Tuesday, May 20, 2008

Dark Fiction

In the past, after school shootings, it has come to light that students wrote dark fiction, depicting drinking, drug use, killing, before they walked into a school and shot fellow students. In the wake of the Virginia Tech killings, The Wall Street Journal cites incidences where students have been expelled for creating dark writing or art and expressing non conformist leanings, to the extent that more than one college in Virginia has had a student detained for a weekend at a psych facility and even when psychiatrists deemed him not to be a threat, expelled him anyway. The detention was based upon the art and/or writing produced by the student.

Students write dark. Where would American literature be without Edgar Allen Poe? We can't view every non-conformist as a threat in a country founded upon the nonconformist approach.

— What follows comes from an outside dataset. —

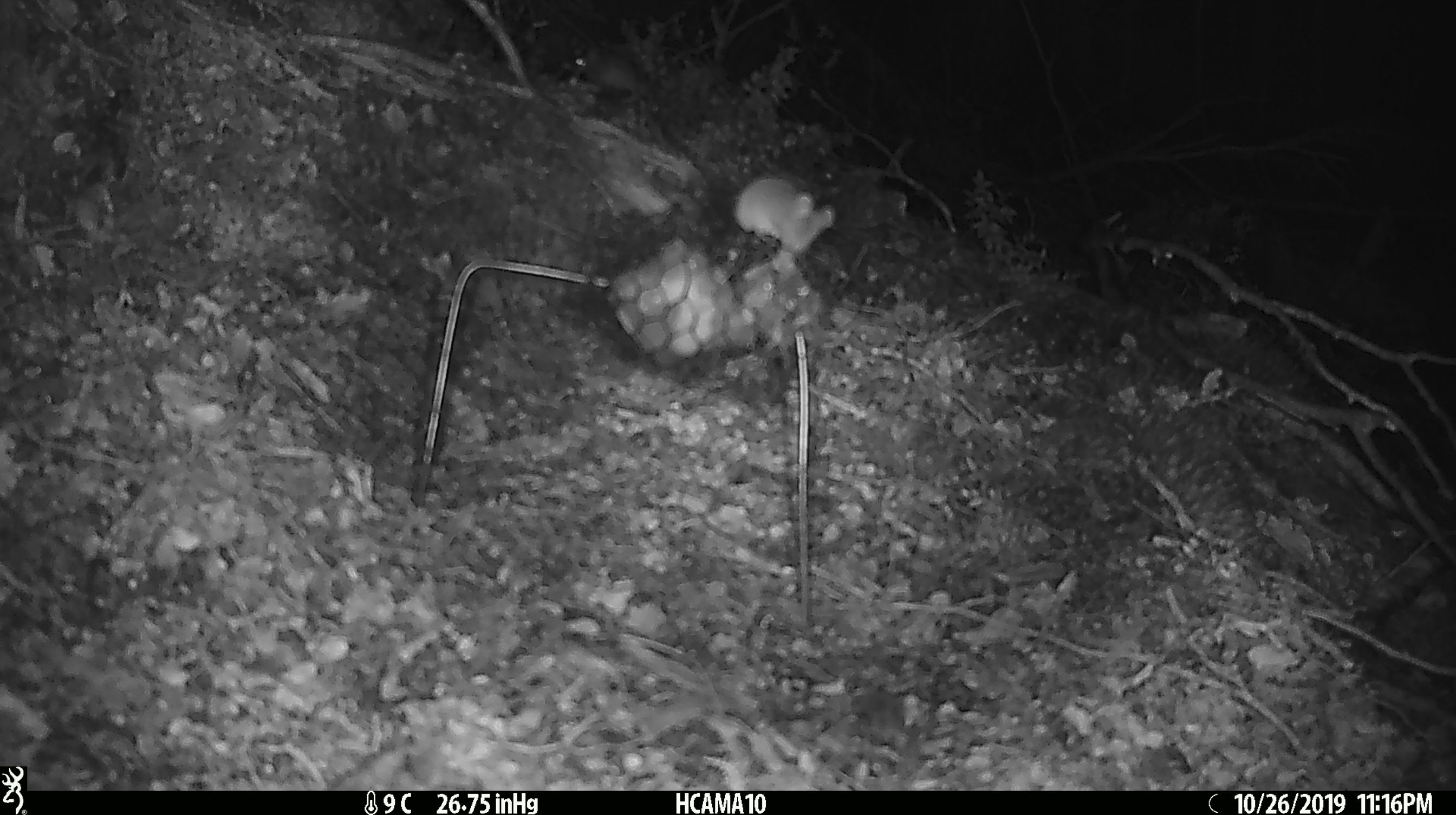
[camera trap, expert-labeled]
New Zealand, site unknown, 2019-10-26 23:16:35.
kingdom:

Are we going to lynch Stephen King? Get rid of the people who write about serial killers not to mention blood-thirsty vampires? We are trying to pidgeon-hole people to the point we make them afraid to express themselves at all. One student swears he will only write about butterflies and rainbows from now on. That kind of writing would eliminate George Bernard Shaw, Steinbeck, Hemingway and most of the other renowned writers of our time.

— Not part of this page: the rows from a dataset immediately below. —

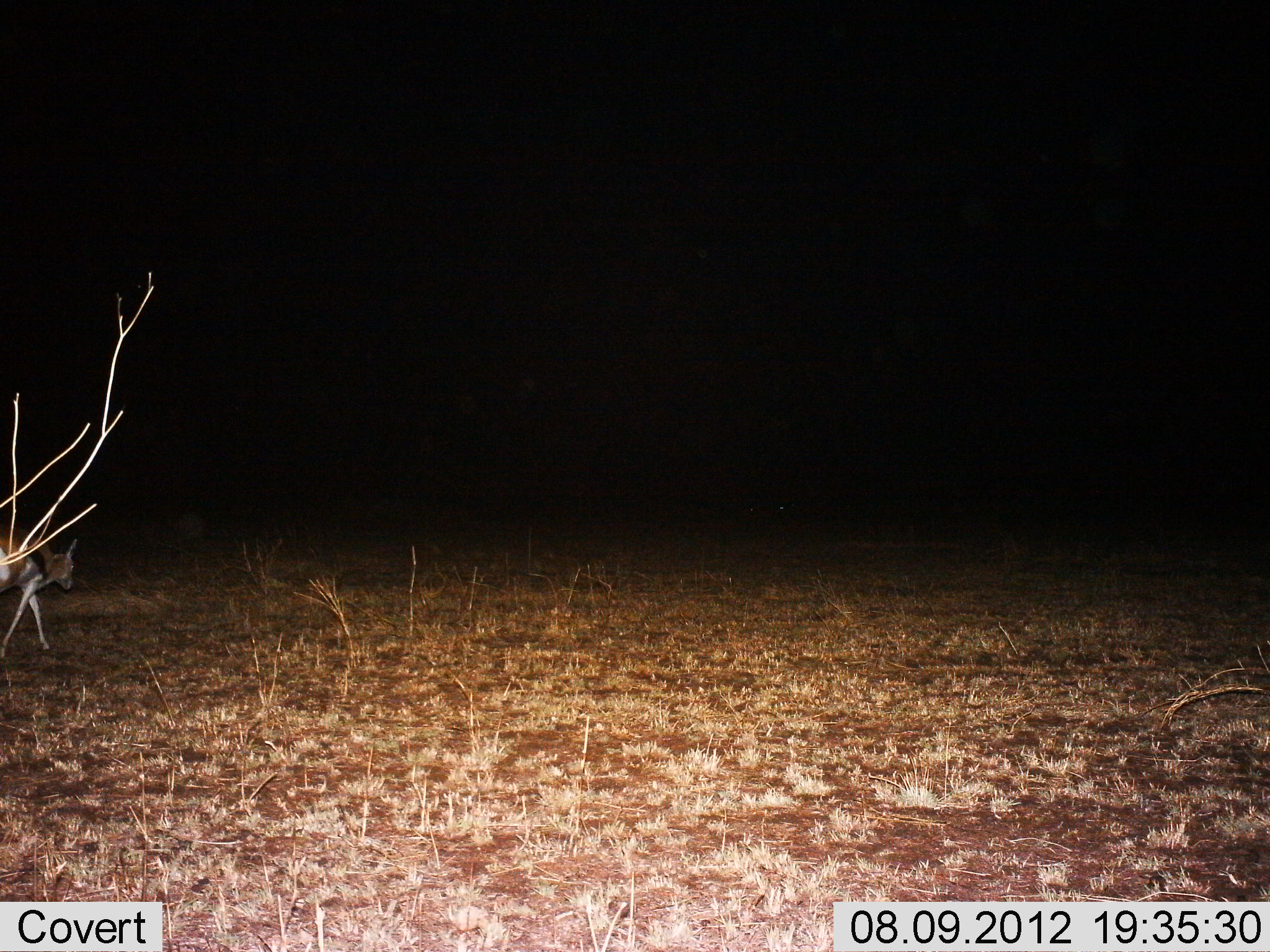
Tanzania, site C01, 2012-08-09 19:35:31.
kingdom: Animalia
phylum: Chordata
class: Mammalia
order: Artiodactyla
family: Bovidae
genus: Eudorcas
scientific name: Eudorcas thomsonii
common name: thomson's gazelle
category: gazellethomsons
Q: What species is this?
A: Gazellethomsons (thomson's gazelle) (Eudorcas thomsonii).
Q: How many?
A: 1.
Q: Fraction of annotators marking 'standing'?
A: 0%.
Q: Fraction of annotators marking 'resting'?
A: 0%.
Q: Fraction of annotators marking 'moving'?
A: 100%.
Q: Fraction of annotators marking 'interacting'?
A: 0%.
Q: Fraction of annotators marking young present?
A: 0%.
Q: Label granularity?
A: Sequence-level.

In the quest for safety, our country could stifle the very thing that has made this country great, freedom of speech.

2 comments:

Anonymous said...

Oh, this makes me mad! Writing provides a way to get RID of dark feelings, or at work through them. I've experienced many a catharsis offing a villain. Wait, I write dark fiction. Maybe I shouldn't admit I killed off a villain or two. They might put me away!

Carol said...

It's could get scary if we start being judged by our imagination, as if imagining a thing means we'll automatically do it.